Oke, kembali ke Guest House Palapa. Room rate yang ditawarkan hanya dua. Yaitu untuk dua orang dengan harga 200.000 IDR, dan untuk satu orang dengan harga 150.000 IDR. Fasilitasnya sama, kamar mandi di luar, breakfast service (berupa mie goreng dan kopi panas), AC, TV, laundry (kena charge tambahan) dan tentu saja penunjang kehidupan bernama wifi. Tanpa pikir panjang saya dan Rengky langsung membayar ruangan untuk dua orang. Murah, cuy! 




Dari lobbynya saja Guest House Palapa ini sangat elegan, rapi, dan bersih. Saya mengira peninapan ini paling murah harganya 300.000 IDR per malam. Ternyata saya salah. Kamarnya pun nyaman dengan design sederhana. Hanya ada dua kasur, meja dengan TV, dan tempat menjemur baju. Buat kami, itu sudah lebih dari cukup. Ada juga fasilitas penyewaan sepeda motor jika ada tamu yang ingin muter-muter keliling Bandar Lampung. 



Oh iya, saya tidak menyarankan untuk ngobrol membicarakan sesuatu yang bersifat rahasia seperti kombinasi angka peluncur roket di kamar Guest House Palapa ini. Karena dindingnya terbuat dari triplek solid, bukan tembok. Jadi kalau bicara, masih mungkin terdengar oleh kamar sebelah. Bahkan ngorok dengan tingkat desibel suara yang tinggi bisa tersadap kamar tetangga. Jadi, Guest House Palapa ini tidak cocok buat pasangan yang sedang berbulan madu. Lagian, masa iya sih tega bulan madu di penginapan dua ratus ribuan. 

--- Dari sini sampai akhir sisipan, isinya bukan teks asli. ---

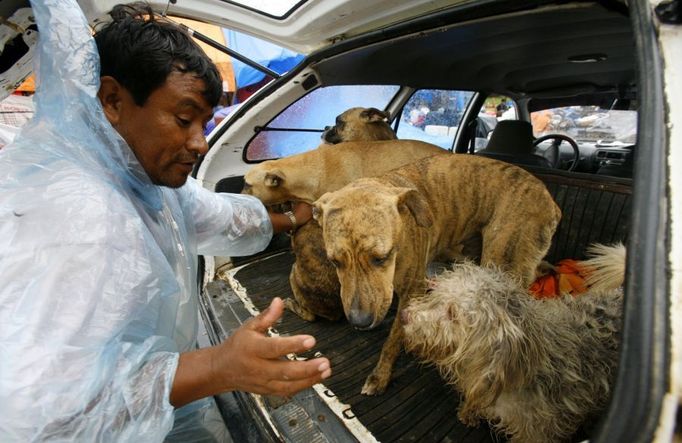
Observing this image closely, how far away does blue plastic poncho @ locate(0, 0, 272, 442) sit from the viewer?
34.6 inches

Guest House Palapa ini di design untuk yang ingin singgah semalam-dua malam di Bandar Lampung. Atau untuk backpacker berbudget tipis tapi masih mengutamakan kenyamanan. Ini bisa jadi sinyal positif buat bisnis perhotelan di Lampung, mengingat potensi wisatanya yang bagus. Apalai lokasinya di tengah kota, Guest House Palapa adalah pilihan sempurna buat saya. Penginapan muurah identik dengan ketidaknyamanan. Guest House Palapa membuktikan bahwa itu tidak selalu benar. Di sini, murah tidak melulu berarti susah.